> [Data for processing]:
------------------------------
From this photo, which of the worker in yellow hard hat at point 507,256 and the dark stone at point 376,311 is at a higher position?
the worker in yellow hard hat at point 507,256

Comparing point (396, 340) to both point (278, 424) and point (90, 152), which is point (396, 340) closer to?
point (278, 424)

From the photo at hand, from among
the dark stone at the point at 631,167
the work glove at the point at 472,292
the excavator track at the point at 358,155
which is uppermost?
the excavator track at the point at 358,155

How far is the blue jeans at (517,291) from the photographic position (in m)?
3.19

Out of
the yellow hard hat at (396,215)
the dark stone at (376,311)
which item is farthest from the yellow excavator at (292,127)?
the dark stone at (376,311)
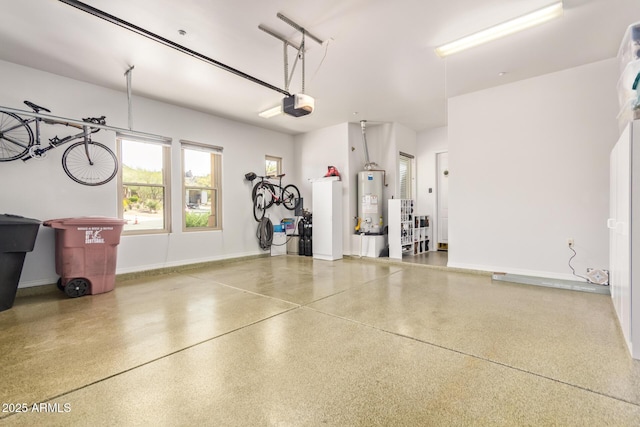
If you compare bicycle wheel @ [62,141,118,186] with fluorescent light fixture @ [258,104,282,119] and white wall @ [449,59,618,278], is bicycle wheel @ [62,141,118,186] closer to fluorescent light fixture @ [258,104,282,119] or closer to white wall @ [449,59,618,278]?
------------------------------
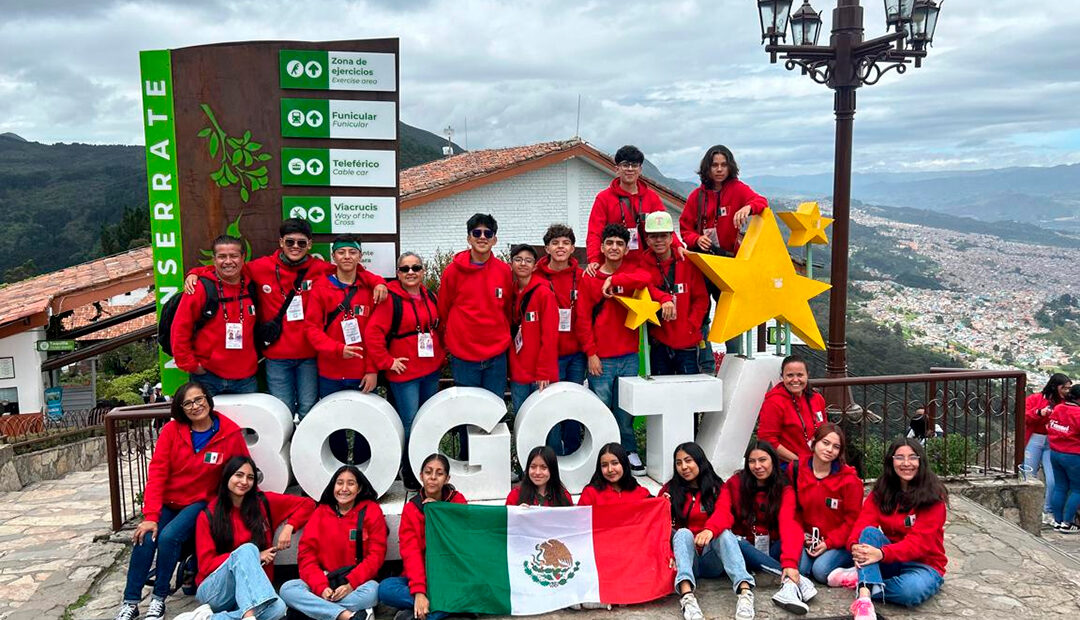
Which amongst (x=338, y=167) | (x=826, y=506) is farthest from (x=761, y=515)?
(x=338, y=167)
------------------------------
> [To be done]:
Count the lines in the two blocks above that contain "worker", treating uppercase and lowercase as different. Give only the number.

> [Reply to the task]:
2